Text block:

..........

When people really don’t like something, or, conversely, like something a lot, they tend to do silly things. Things like extending those feelings to anything remotely related to the thing they like or dislike.
“That really cool athlete drives a Mustang? Then I love Mustangs.”
“My nasty mother-in-law collects Precious Moments? Well, then Precious Moments are evil.”
Things like that.
Baseball fans are not immune to this habit. If a Red Sox fan detests the Yankees, then they will tend to detest anything related to the Yankees, from their players, to the fans, to their stadium, to the beer prices. And Yankee fans will defend their beer prices to the death, at least from complaints filed by Red Sox fans, because they love the Yankees. It’s inevitable.
That behavior extends to other things as well, like statistics.
“I think Player A sucks. If WAR shows that Player A might actually be better than I think he is, then WAR must be stupid.” Or the reverse. “I really like Player B. If WAR doesn’t show that Player B is as awesome as I think he is, then WAR must suck.”
For instance:
In this case, I’m guessing the proprietor of Hoosier Sports Cards of Sullivan, Indiana, is likely influenced by a couple of things. The first, obviously, is a distaste for either Mike Trout or WAR. More likely is a love of Frank Thomas or the White Sox. Sullivan, Indiana, is in a no-man’s-land for baseball, roughly equidistant from St. Louis, Chicago, and Cincinnati. Methinks I know which team and player from those cities Hoosier has decided to root for.

..........

Raw records:
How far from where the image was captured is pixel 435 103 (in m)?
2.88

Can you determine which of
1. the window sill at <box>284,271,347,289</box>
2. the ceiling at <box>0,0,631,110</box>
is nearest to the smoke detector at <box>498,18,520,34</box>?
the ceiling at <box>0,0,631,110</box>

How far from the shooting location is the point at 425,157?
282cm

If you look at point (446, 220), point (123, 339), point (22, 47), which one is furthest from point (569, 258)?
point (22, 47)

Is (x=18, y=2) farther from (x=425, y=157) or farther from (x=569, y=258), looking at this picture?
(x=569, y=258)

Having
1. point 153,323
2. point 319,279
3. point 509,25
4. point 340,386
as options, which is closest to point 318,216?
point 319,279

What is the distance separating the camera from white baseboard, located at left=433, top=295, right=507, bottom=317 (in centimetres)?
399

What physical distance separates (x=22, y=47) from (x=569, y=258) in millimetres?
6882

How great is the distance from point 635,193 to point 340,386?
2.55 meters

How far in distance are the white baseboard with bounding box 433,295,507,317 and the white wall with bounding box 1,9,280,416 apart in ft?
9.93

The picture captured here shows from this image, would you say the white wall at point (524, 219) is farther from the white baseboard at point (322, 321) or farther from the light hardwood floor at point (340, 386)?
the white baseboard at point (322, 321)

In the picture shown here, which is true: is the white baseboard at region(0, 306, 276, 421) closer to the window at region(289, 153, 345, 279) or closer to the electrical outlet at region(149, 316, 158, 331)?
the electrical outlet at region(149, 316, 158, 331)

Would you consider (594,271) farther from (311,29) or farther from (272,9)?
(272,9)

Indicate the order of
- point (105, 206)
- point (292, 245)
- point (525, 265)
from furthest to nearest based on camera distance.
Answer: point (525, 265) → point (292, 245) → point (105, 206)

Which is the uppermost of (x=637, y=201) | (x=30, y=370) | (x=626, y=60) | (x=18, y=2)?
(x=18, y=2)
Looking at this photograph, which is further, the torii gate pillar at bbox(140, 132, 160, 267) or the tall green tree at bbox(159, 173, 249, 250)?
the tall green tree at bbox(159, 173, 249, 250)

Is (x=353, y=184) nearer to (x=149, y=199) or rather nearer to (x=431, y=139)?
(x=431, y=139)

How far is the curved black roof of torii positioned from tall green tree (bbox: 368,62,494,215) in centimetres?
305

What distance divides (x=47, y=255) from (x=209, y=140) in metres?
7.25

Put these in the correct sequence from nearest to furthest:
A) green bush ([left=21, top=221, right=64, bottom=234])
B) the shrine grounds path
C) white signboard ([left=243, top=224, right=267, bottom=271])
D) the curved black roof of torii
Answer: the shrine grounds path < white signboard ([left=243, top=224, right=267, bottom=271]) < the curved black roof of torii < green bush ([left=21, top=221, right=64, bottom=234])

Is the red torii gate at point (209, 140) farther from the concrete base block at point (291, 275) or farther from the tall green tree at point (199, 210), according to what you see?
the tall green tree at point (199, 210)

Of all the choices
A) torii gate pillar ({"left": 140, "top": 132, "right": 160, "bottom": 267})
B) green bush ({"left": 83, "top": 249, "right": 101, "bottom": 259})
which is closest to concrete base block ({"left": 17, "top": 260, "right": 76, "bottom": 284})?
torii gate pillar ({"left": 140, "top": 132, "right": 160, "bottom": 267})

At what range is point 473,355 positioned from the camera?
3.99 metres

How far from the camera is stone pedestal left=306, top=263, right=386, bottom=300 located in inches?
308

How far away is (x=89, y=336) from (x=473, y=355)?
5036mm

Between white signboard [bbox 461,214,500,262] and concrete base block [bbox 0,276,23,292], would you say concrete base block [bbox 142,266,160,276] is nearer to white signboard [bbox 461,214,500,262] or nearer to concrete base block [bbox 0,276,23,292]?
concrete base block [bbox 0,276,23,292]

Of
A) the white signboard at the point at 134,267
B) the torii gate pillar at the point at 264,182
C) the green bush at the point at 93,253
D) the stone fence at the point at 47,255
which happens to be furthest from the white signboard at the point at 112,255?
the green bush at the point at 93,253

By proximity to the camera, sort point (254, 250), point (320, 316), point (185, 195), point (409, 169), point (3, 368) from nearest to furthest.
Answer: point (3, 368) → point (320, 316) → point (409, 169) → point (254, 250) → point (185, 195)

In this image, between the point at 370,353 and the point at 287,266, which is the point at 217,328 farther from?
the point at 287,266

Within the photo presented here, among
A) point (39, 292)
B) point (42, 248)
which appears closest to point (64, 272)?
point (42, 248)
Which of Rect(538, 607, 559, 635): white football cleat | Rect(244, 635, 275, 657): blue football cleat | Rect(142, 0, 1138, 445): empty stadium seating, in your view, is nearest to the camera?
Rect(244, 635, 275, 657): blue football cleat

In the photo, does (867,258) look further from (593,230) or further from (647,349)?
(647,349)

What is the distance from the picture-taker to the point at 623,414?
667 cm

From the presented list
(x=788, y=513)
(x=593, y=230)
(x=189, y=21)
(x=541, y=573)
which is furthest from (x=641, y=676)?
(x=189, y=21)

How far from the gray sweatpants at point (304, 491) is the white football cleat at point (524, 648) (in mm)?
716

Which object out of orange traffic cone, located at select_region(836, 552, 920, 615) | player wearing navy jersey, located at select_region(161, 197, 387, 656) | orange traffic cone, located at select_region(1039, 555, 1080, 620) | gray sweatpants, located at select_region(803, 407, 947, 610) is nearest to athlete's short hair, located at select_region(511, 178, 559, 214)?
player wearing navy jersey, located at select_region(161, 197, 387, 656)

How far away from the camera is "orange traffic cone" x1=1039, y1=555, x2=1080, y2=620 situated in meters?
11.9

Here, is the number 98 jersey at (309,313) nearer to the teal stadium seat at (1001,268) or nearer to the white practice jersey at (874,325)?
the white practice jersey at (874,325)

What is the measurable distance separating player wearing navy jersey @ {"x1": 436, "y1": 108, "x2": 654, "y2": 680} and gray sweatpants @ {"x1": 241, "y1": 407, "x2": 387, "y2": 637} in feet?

..........

Tasks and exercises:
- 1) Copy out the passage of the essay on baseball fans and WAR that starts at the words "Things like that." and ends after "Yankees. It’s inevitable.".
- 2) Carry the essay on baseball fans and WAR forward from its final sentence.

The replies:
- 1)
Things like that.
Baseball fans are not immune to this habit. If a Red Sox fan detests the Yankees, then they will tend to detest anything related to the Yankees, from their players, to the fans, to their stadium, to the beer prices. And Yankee fans will defend their beer prices to the death, at least from complaints filed by Red Sox fans, because they love the Yankees. It’s inevitable.

- 2)
Regardless, this is a pretty classic case of allowing a like or dislike of one thing to cloud your judgment about something else. “WAR shows that Frank Thomas wasn’t as good as Mike Trout in their first eight full seasons*? Well, then WAR sucks and Frank Thomas is awesome and Mike Trout probably hates babies and kicks puppies.”
(*Note: Hoosier didn’t note the years these stats were from, but they clearly were not the career totals of each player. I played around with their careers a bit and figured out that Hoosier grabbed the stats from each player’s first eight full seasons. That’s 1991 to 1998 for Thomas and 2012 to 2019 for Trout.)
Rather than have this sort of visceral reaction, I would have hoped instead that dear Hoosier would have taken a few deep breaths, calmed down, maybe had a cocktail, and examined their own graphic for signs that they might be overreacting just a bit.
For instance, the same graphic shows that Trout had a better adjusted OPS than Thomas, 178 to 174. That’s not a big gap at all, but it does mean that Trout hit a bit better than Thomas did once his leagues and home ballparks were taken into account. Does that mean OPS+ sucks as a statistic, too?
The graphic also shows that Trout stole 196 bases to Thomas’ 25, an enormous gap that Hoosier simply ignores. Are stolen bases also stupid? The graphic doesn’t show that Thomas was successful in just 64% of his base stealing attempts while Trout was successful 84% of the time, but that’s probably relevant to note when evaluating the overall quality of their play on the field.
The graphic shows that Trout slugged the same as Thomas, and hit one more homer than Thomas hit despite 144 fewer plate appearances. That seems pretty relevant, too.
At the bottom of the graphic we see that lots and lots of people disagreed with Hoosier’s opinion. Trout was elected to the All-Star Game in each of his first eight seasons, while Thomas was elected to just five. That represents the collective opinions of millions of fans as well as those inside baseball who rounded out All-Star rosters after the fans picked the starters. Hoosier conveniently ignores that.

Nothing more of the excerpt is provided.